工学部キャンパスでは、ナノ材料・有機エレクトロニクス・AIロボティクス・量子情報など先端分野の研究が行われており、企業や国の研究プロジェクトとの連携も活発だ。科学技術振興機構(JST)や新エネルギー・産業技術総合開発機構(NEDO)からの研究資金を獲得しているラボも多く、学部生の段階から最前線の研究に触れることができる。
就職・進学実績と卒業後のキャリア
東京農工大学の卒業生は、食品・化学・製薬・自動車・電機・農業系企業をはじめ、国家公務員・地方公務員・研究機関など多方面に進んでいる。農業分野では農林水産省や各都道府県の農業試験場・普及センターへの就職実績が豊富で、獣医師資格保持者は官公庁・動物園・病院など幅広い職域で活躍している。工学部の卒業生は製造業・IT・コンサルティングなど産業界全般に広く就職しており、理系国立大学としての評価は企業側からも高い。

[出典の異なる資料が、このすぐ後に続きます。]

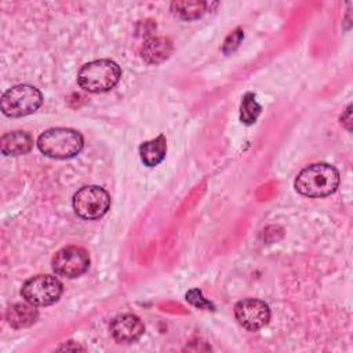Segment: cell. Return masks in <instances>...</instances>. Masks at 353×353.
I'll return each mask as SVG.
<instances>
[{
	"label": "cell",
	"instance_id": "cell-1",
	"mask_svg": "<svg viewBox=\"0 0 353 353\" xmlns=\"http://www.w3.org/2000/svg\"><path fill=\"white\" fill-rule=\"evenodd\" d=\"M339 185L338 170L327 163H314L299 171L294 181L298 193L306 197H325Z\"/></svg>",
	"mask_w": 353,
	"mask_h": 353
},
{
	"label": "cell",
	"instance_id": "cell-2",
	"mask_svg": "<svg viewBox=\"0 0 353 353\" xmlns=\"http://www.w3.org/2000/svg\"><path fill=\"white\" fill-rule=\"evenodd\" d=\"M83 145V135L73 128L65 127L50 128L37 138L39 150L44 156L58 160L74 157L81 152Z\"/></svg>",
	"mask_w": 353,
	"mask_h": 353
},
{
	"label": "cell",
	"instance_id": "cell-3",
	"mask_svg": "<svg viewBox=\"0 0 353 353\" xmlns=\"http://www.w3.org/2000/svg\"><path fill=\"white\" fill-rule=\"evenodd\" d=\"M121 77L120 66L110 59H97L84 63L77 73L79 85L88 92H106Z\"/></svg>",
	"mask_w": 353,
	"mask_h": 353
},
{
	"label": "cell",
	"instance_id": "cell-4",
	"mask_svg": "<svg viewBox=\"0 0 353 353\" xmlns=\"http://www.w3.org/2000/svg\"><path fill=\"white\" fill-rule=\"evenodd\" d=\"M43 103L41 92L29 84H18L8 88L0 101L3 114L8 117H22L36 112Z\"/></svg>",
	"mask_w": 353,
	"mask_h": 353
},
{
	"label": "cell",
	"instance_id": "cell-5",
	"mask_svg": "<svg viewBox=\"0 0 353 353\" xmlns=\"http://www.w3.org/2000/svg\"><path fill=\"white\" fill-rule=\"evenodd\" d=\"M62 291L63 285L55 276L37 274L23 283L21 295L34 306H48L61 298Z\"/></svg>",
	"mask_w": 353,
	"mask_h": 353
},
{
	"label": "cell",
	"instance_id": "cell-6",
	"mask_svg": "<svg viewBox=\"0 0 353 353\" xmlns=\"http://www.w3.org/2000/svg\"><path fill=\"white\" fill-rule=\"evenodd\" d=\"M73 208L83 219H99L110 208V196L101 186H83L73 196Z\"/></svg>",
	"mask_w": 353,
	"mask_h": 353
},
{
	"label": "cell",
	"instance_id": "cell-7",
	"mask_svg": "<svg viewBox=\"0 0 353 353\" xmlns=\"http://www.w3.org/2000/svg\"><path fill=\"white\" fill-rule=\"evenodd\" d=\"M90 268L88 252L77 245H68L57 251L52 258V270L62 277L74 279L84 274Z\"/></svg>",
	"mask_w": 353,
	"mask_h": 353
},
{
	"label": "cell",
	"instance_id": "cell-8",
	"mask_svg": "<svg viewBox=\"0 0 353 353\" xmlns=\"http://www.w3.org/2000/svg\"><path fill=\"white\" fill-rule=\"evenodd\" d=\"M234 317L243 328L248 331H258L269 323L270 307L265 301L245 298L234 305Z\"/></svg>",
	"mask_w": 353,
	"mask_h": 353
},
{
	"label": "cell",
	"instance_id": "cell-9",
	"mask_svg": "<svg viewBox=\"0 0 353 353\" xmlns=\"http://www.w3.org/2000/svg\"><path fill=\"white\" fill-rule=\"evenodd\" d=\"M109 330L110 335L117 343H132L143 335L145 325L138 316L132 313H124L116 316L110 321Z\"/></svg>",
	"mask_w": 353,
	"mask_h": 353
},
{
	"label": "cell",
	"instance_id": "cell-10",
	"mask_svg": "<svg viewBox=\"0 0 353 353\" xmlns=\"http://www.w3.org/2000/svg\"><path fill=\"white\" fill-rule=\"evenodd\" d=\"M172 52V43L168 37L164 36H153L145 40L142 48H141V57L145 62L156 65L161 63Z\"/></svg>",
	"mask_w": 353,
	"mask_h": 353
},
{
	"label": "cell",
	"instance_id": "cell-11",
	"mask_svg": "<svg viewBox=\"0 0 353 353\" xmlns=\"http://www.w3.org/2000/svg\"><path fill=\"white\" fill-rule=\"evenodd\" d=\"M33 138L26 131L6 132L0 138V149L6 156H22L32 150Z\"/></svg>",
	"mask_w": 353,
	"mask_h": 353
},
{
	"label": "cell",
	"instance_id": "cell-12",
	"mask_svg": "<svg viewBox=\"0 0 353 353\" xmlns=\"http://www.w3.org/2000/svg\"><path fill=\"white\" fill-rule=\"evenodd\" d=\"M39 312L34 305L26 302H19L11 305L6 310V320L12 328H26L36 323Z\"/></svg>",
	"mask_w": 353,
	"mask_h": 353
},
{
	"label": "cell",
	"instance_id": "cell-13",
	"mask_svg": "<svg viewBox=\"0 0 353 353\" xmlns=\"http://www.w3.org/2000/svg\"><path fill=\"white\" fill-rule=\"evenodd\" d=\"M218 3L212 1H172L170 8L172 14L183 21H193L201 18L208 11H212Z\"/></svg>",
	"mask_w": 353,
	"mask_h": 353
},
{
	"label": "cell",
	"instance_id": "cell-14",
	"mask_svg": "<svg viewBox=\"0 0 353 353\" xmlns=\"http://www.w3.org/2000/svg\"><path fill=\"white\" fill-rule=\"evenodd\" d=\"M165 152H167V139H165V135L163 134L157 135L150 141L141 143L139 146L141 160L148 167L159 165L164 160Z\"/></svg>",
	"mask_w": 353,
	"mask_h": 353
},
{
	"label": "cell",
	"instance_id": "cell-15",
	"mask_svg": "<svg viewBox=\"0 0 353 353\" xmlns=\"http://www.w3.org/2000/svg\"><path fill=\"white\" fill-rule=\"evenodd\" d=\"M261 110H262V106L258 103V101L255 98V94L247 92L243 97V101H241V105H240V120H241V123H244L247 125L254 124L256 121L258 116L261 114Z\"/></svg>",
	"mask_w": 353,
	"mask_h": 353
},
{
	"label": "cell",
	"instance_id": "cell-16",
	"mask_svg": "<svg viewBox=\"0 0 353 353\" xmlns=\"http://www.w3.org/2000/svg\"><path fill=\"white\" fill-rule=\"evenodd\" d=\"M185 299L193 305L194 307H199V309H204V310H215V306L212 305V302H210L207 298H204L201 290L199 288H192L186 292L185 295Z\"/></svg>",
	"mask_w": 353,
	"mask_h": 353
},
{
	"label": "cell",
	"instance_id": "cell-17",
	"mask_svg": "<svg viewBox=\"0 0 353 353\" xmlns=\"http://www.w3.org/2000/svg\"><path fill=\"white\" fill-rule=\"evenodd\" d=\"M243 37H244V32H243L240 28H237L234 32H232V33L226 37V40H225V43H223V47H222V51H223L225 54L233 52V51L239 47V44L241 43Z\"/></svg>",
	"mask_w": 353,
	"mask_h": 353
},
{
	"label": "cell",
	"instance_id": "cell-18",
	"mask_svg": "<svg viewBox=\"0 0 353 353\" xmlns=\"http://www.w3.org/2000/svg\"><path fill=\"white\" fill-rule=\"evenodd\" d=\"M343 120H346V121H345V123H346V128H347V130H350V105L346 108L345 114H342V116H341V123H342Z\"/></svg>",
	"mask_w": 353,
	"mask_h": 353
}]
</instances>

学部卒業後に大学院進学を選ぶ学生も多く、農工大の大学院修了後に博士研究員・研究職・専門職として活躍するケースも珍しくない。また、海外大学との交換留学プログラムや国際インターンシップも充実しており、グローバルな視野を持つ人材育成に力を入れている。
キャンパスと立地—都心近くの落ち着いた環境
農学部のある府中キャンパスは、JR武蔵野線・南武線「北府中駅」から徒歩約10分、またはJR中央線「国分寺駅」からバスでアクセスできる。緑豊かなキャンパスに農場・演習林が隣接し、都心部ながら自然に近い環境で学業に集中できるのが魅力だ。工学部の小金井キャンパスは、JR中央線「東小金井駅」から徒歩約10分の距離にあり、こちらも静かな住宅街に位置する。都心主要駅からのアクセスは良好で、通学のしやすさも学生生活を支える重要な要素となっている。
農学・工学・環境・バイオ・獣医など、幅広い理系分野に関心を持つ学生にとって、東京農工大学は専門性と実践力を同時に磨ける充実した学びの場だ。